Sara aveva sollevato lo sguardo e lo aveva fulminato con un pensiero chiarissimo: chi è quest’idiota che si permette, senza nemmeno conoscermi, di tirare in ballo mio padre? Poi lo aveva fissato per bene e capito subito, con un’occhiata, che l’idiota era anche un poveraccio. Qualcosa di imperfetto nella camicia di lui, nei suoi pantaloni, qualcosa che non ricordava più o che aveva rimosso, denunciava la sua origine semplice, plebea, in modo così inequivocabile che lei si era vergognata come una ladra di sé e del proprio classismo. Solo per quello, invece di mandarlo a fanculo, si era sforzata di apparire gentile.
“Prego?”.
“Mishima. Lo specchio degli inganni”. “Sì?”.
“Mishima, il guerriero del Sol levante, il samurai fascista, il nazionalista nostalgico, il conservatore decadente. Lo sapevi che Moravia, il mitico Moravia, dopo averlo incontrato nella sua casa di Tokio lo ha definito così?”.
“No”.
“È un libro proibito a casa tua?”.
“Perché, scusa?”.
“Non sei la figlia di un autorevole maestro del comunismo militante?”.
“Beh, e allora?”.
“Come, allora? Questo è Mishima! Sai chi è Mishima?”.
Lei aveva girato il volume e letto dalla quarta di copertina: Yukio Mishima è uno dei più apprezzati autori giapponesi. Le sue numerosissime opere spaziano dal romanzo alle forme di teatro tradizionale giapponese Kabuki e Nō, quest’ultimo rivisitato in chiave moderna, al saggio.
Lui aveva sorriso: “E poi? Prosegui...”.
Lei aveva continuato: “Personaggio difficile e complesso, Mishima è stato spesso travisato in Europa ed etichettato genericamente come fascista. Con la sua tragica morte avvenuta nel 1970, quando aveva 45 anni, con il suicidio rituale (seppuku), durante l’occupazione simbolica di una caserma, suggellò la conclusione insieme della sua vita e della sua vicenda letteraria. Stop. Ecco qua. Sei contento ora?”.
“Praticamente un nazista. I compagni lo hanno messo al bando da tempo, compreso Moravia, che si è dovuto scapicollare a Tokio per studiarlo e poter dire la sua”.
“Sei sicuro? Quest’ultima cosa non mi risulta”.
Mario era scoppiato a ridere: “Infatti l’ho appena inventata”.
Sara si era drizzata a sedere e lo aveva guardato dritto negli occhi: “Appunto. E poi, scusa, tuo padre che lavoro fa?”.
Lui, a quel punto, era impallidito. Se c’era una cosa che Mario detestava, era parlare di sé, della sua famiglia, di suo padre e di sua madre, due esseri di cui si vergognava furiosamente.
“Niente di che. È impiegato al Banco del Credito”.

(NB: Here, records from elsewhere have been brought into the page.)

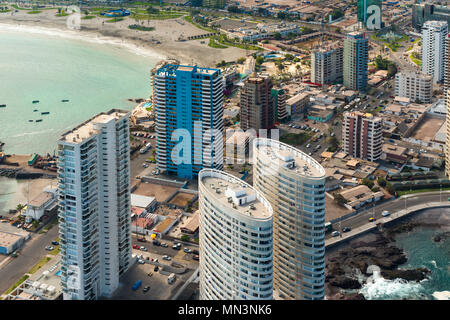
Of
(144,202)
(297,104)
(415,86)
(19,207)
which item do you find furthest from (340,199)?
Result: (415,86)

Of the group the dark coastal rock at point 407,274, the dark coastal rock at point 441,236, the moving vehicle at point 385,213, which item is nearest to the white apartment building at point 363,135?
the moving vehicle at point 385,213

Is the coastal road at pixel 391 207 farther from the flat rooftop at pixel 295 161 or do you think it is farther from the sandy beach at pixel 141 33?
the sandy beach at pixel 141 33

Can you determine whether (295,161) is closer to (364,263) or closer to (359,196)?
(364,263)

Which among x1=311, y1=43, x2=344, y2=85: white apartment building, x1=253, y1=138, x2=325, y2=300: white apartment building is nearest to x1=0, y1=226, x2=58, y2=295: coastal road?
x1=253, y1=138, x2=325, y2=300: white apartment building

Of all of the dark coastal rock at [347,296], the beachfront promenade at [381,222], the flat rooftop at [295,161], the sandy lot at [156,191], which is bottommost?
the dark coastal rock at [347,296]

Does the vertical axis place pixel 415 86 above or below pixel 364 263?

Aveva tralasciato di specificare che l’agenzia dell’istituto di credito che dava loro da vivere era quella di Castelmonte, un paesino della zona orientale, brutto, povero e incolto, il centro agricolo che aveva dato i natali a lui e a tutta la sua famiglia, che dalle più lontane origini era composta da braccianti e contadini, gli stessi che con buona probabilità avevano servito nei secoli gli avi di Sara.

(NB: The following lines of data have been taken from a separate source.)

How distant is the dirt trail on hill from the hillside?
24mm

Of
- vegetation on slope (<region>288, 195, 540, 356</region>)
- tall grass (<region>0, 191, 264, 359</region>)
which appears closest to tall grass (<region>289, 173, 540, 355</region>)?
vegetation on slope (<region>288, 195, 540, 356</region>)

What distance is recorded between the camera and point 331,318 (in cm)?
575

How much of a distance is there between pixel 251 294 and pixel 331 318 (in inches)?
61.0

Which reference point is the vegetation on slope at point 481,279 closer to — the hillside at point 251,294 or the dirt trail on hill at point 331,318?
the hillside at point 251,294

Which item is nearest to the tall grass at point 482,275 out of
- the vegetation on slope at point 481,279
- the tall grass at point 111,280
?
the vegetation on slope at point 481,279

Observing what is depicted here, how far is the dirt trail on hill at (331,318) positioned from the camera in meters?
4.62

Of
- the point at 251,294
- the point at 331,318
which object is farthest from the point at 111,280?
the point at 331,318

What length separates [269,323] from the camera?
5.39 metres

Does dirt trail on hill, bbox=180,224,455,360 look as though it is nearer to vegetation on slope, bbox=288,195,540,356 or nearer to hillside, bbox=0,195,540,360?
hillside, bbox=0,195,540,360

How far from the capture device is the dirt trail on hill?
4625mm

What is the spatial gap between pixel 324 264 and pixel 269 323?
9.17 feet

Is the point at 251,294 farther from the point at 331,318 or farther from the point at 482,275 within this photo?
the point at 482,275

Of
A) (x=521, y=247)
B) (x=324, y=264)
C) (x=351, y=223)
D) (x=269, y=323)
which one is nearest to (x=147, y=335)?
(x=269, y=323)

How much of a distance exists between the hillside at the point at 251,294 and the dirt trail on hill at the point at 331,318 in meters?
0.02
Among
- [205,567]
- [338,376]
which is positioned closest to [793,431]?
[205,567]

Sara non aveva fatto commenti. “E tu che fai?”.
Mario aveva ripreso colore: “Studio Medicina, mi sto specializzando in Cardiochirurgia”.
“Visto?”, aveva detto lei, alzando le spalle.

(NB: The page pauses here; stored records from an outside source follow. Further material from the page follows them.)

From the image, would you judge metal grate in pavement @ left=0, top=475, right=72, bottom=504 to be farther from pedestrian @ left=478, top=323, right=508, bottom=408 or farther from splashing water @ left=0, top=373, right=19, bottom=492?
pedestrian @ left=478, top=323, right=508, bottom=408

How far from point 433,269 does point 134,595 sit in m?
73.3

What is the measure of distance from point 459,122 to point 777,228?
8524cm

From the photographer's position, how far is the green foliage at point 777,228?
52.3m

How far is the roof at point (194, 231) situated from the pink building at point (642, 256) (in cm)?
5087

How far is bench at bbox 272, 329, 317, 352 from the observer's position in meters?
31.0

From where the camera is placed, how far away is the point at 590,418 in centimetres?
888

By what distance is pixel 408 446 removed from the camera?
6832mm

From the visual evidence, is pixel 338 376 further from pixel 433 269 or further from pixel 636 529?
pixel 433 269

Lui era rimasto a guardarla, confuso. “Visto che?”.
“Sono sicura che tu e tuo padre siete due tipi ben diversi e che... leggete cose diverse”.
Lui era scoppiato a ridere: “Sei strana, tu”.
Sara si era mostrata indifferente. “Hai citato mio padre. Lo conosci?”.
“Sì, cioè... no”. Stavolta lui era arrossito di brutto. “Di nome. Chi non lo conosce?”.
Lei aveva proseguito spietata, e anche profondamente annoiata dalla leggenda scolastica che circondava le sue origini aristo-comuniste: “Sai anche chi è mia madre?”.
“Sì, me l’hanno detto. Perché, ti dispiace?”.
“No, figurati. Ma tu che sai tutto: conosci per caso anche il mio nome di battesimo?”.
Mario a quel punto era diventato paonazzo. “Ehm... No, non ancora. Come ti chiami?”.
“Scusa, che ti importa? Sono la figlia di De Santis, no?”.